I’m A-Okay
| August 12, 2020Accepting ourselves and our loved ones, imperfections and all, makes us feel secure
"My sister-in-law gets up at 5:30 a.m., jogs for 40 minutes, comes home, showers and gets dressed, makes a hot breakfast for her children and has them fed and the kitchen cleaned by 8:30. She tells me that she likes the kids to be able to relax a bit before they start their morning.
“I, on the other hand, force myself out of bed at 6:30 a.m., and then rush around as fast as I can and still don’t manage to get everyone (including myself) dressed and fed before nine. I feel like I’m working so hard, but every morning is a struggle to be on time. I don’t know how she does it. Our kids are the same age, we have the same tasks, but I just can’t get everything done. And forget the jogging — that’s not even on my radar.”

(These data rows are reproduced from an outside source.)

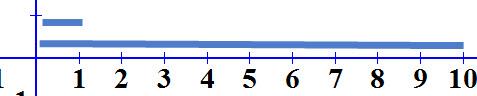 אלו יחידות אורך. ניתן לראות שהקו הקטן שגודלו 1 נכנס 10 פעמים בקו הגדול שגודלו 10
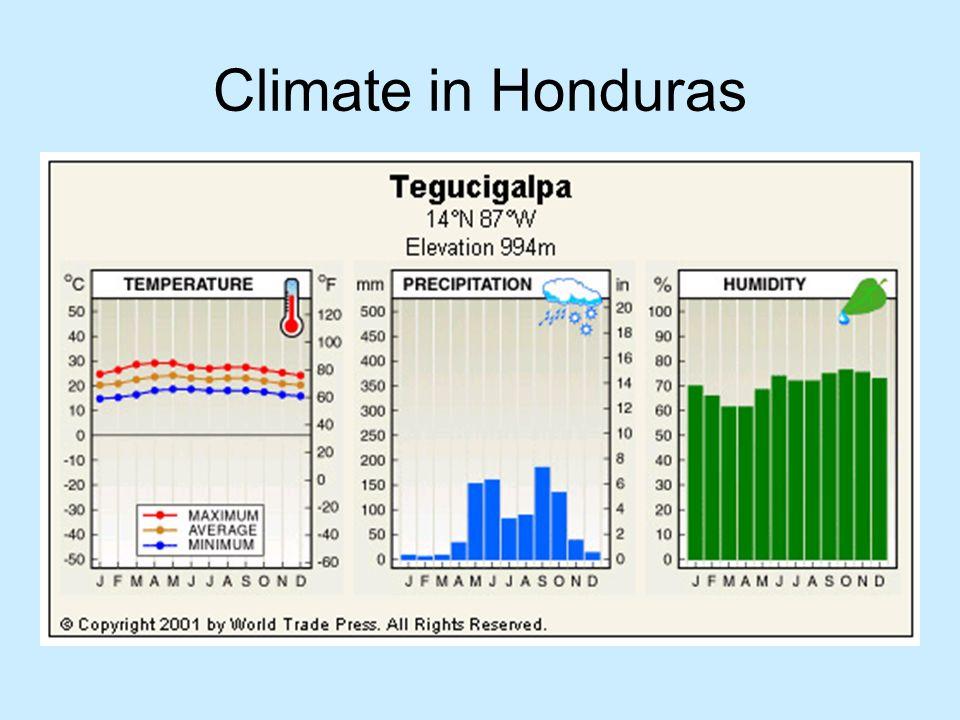 Climate in Honduras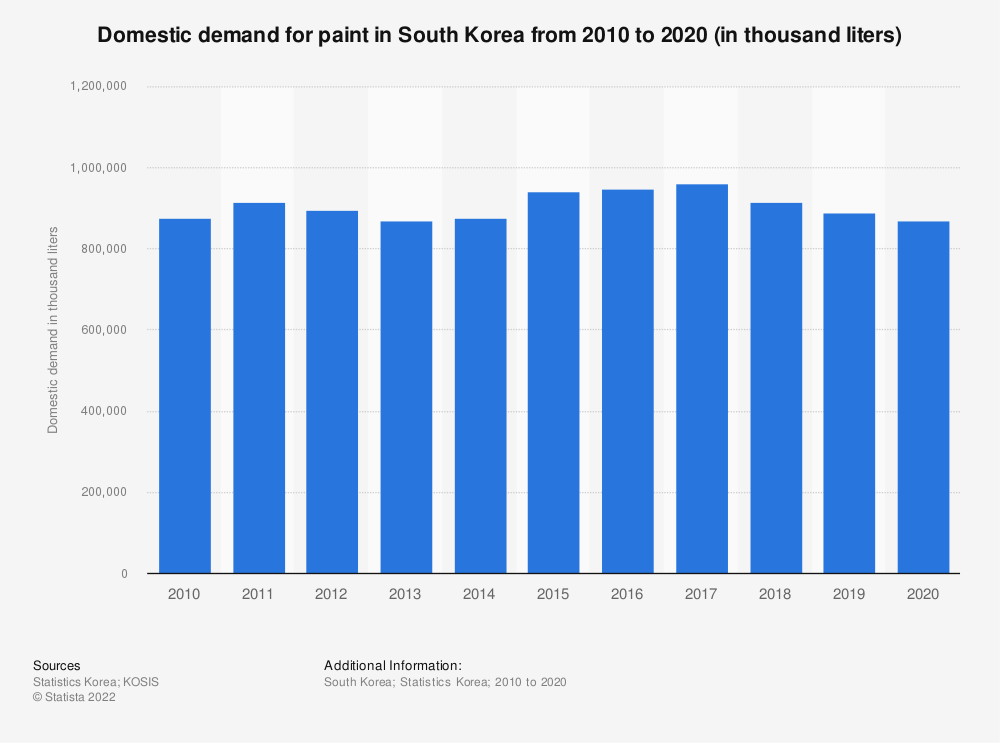 Statistic: Domestic demand of paint in South Korea from 2006 to 2018 (in thousand liters) | Statista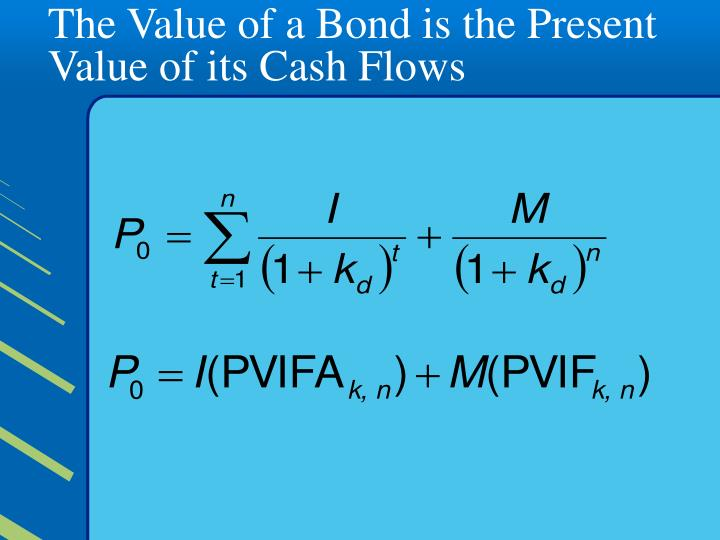 The Value of a Bond is the Present Value of its Cash Flows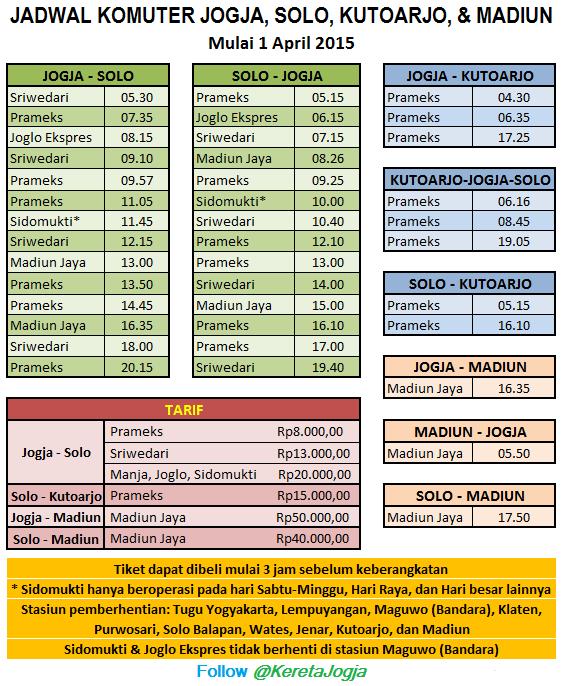 Jadwal Dan Harga Tiket Kereta Api Komuter Tujuan Jogja Solo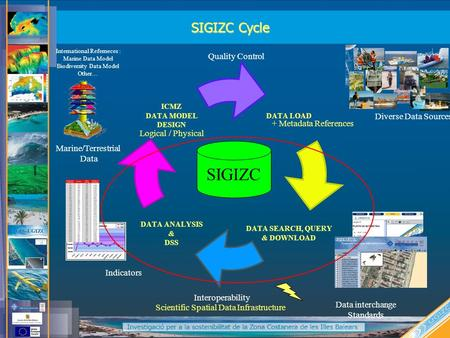 Logical / Physical SIGIZC Cycle SIGIZC Quality Control + Metadata References Diverse Data Sources Interoperability Scientific Spatial Data Infrastructure.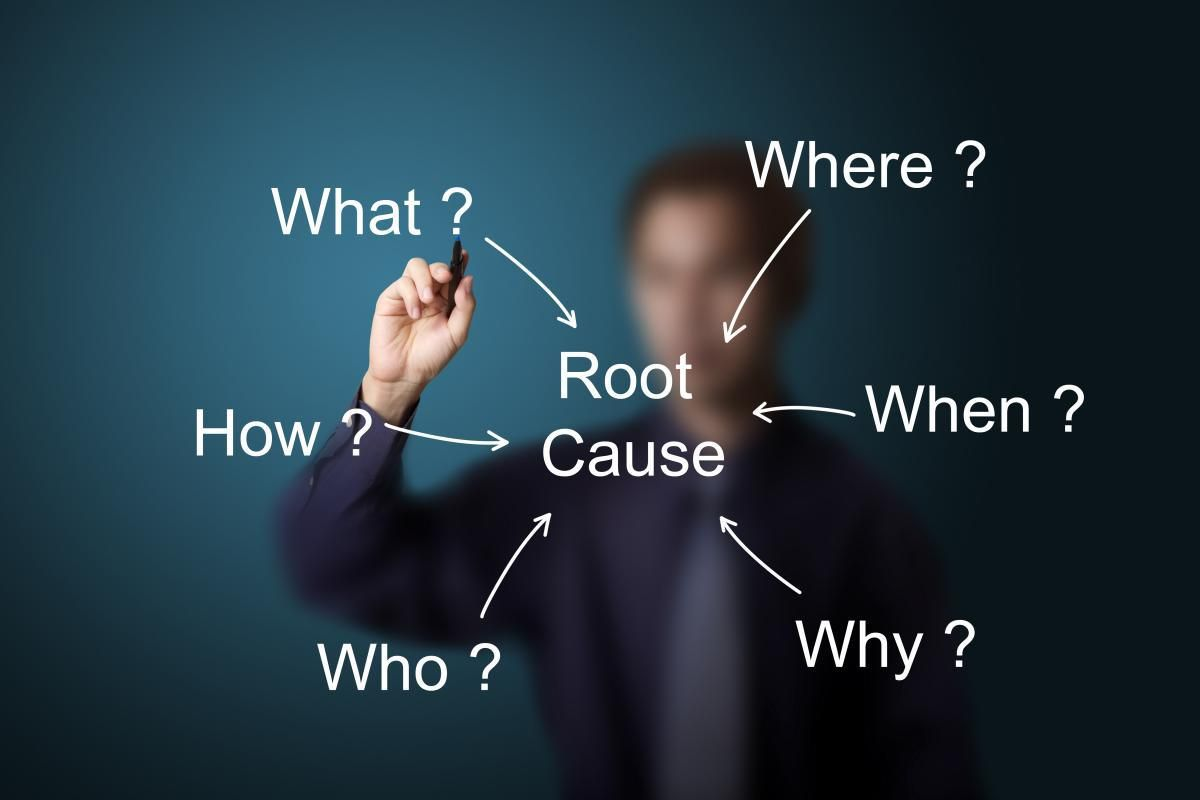 root cause Root cause analysis: the core of problem solving and corrective action [duke okes] on amazoncom free shipping on qualifying offers we live in a complex world.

Yup. That’s how it goes. Different people have different abilities. One is an organizational whiz and the other isn’t. And the one who isn’t has other talents and abilities — or doesn’t. It doesn’t really matter because life isn’t a competition between two sisters-in-law or between anyone else; we’re all on our own individual journeys.
We're All Flawed
“Sure, we’re all different and that’s fine and dandy. But when you’re different in a bad way like I am, it’s really hard to be self-accepting. I have learning disabilities that held me back when I was in school and they continue to affect me in adulthood.

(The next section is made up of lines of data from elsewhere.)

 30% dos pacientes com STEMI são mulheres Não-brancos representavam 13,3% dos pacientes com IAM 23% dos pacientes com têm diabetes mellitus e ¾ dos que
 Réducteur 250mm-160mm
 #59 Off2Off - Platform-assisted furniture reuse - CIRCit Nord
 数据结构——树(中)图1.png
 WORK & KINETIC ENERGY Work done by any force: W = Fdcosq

“For example, I’m terrible with numbers, which gave me grief in math classes and now affects my banking and record keeping. I have a bad memory for dates that caused me to do poorly in history class and currently makes it hard for me to remember my family’s birthdays and anniversaries. I have always had trouble with face recognition and this continues to put me in embarrassing situations all the time (like failing to recognize one of my cousins last week). I could go on, but you get the idea. I sometimes feel broken, like there’s just something so wrong with me and everyone else functions so normally.”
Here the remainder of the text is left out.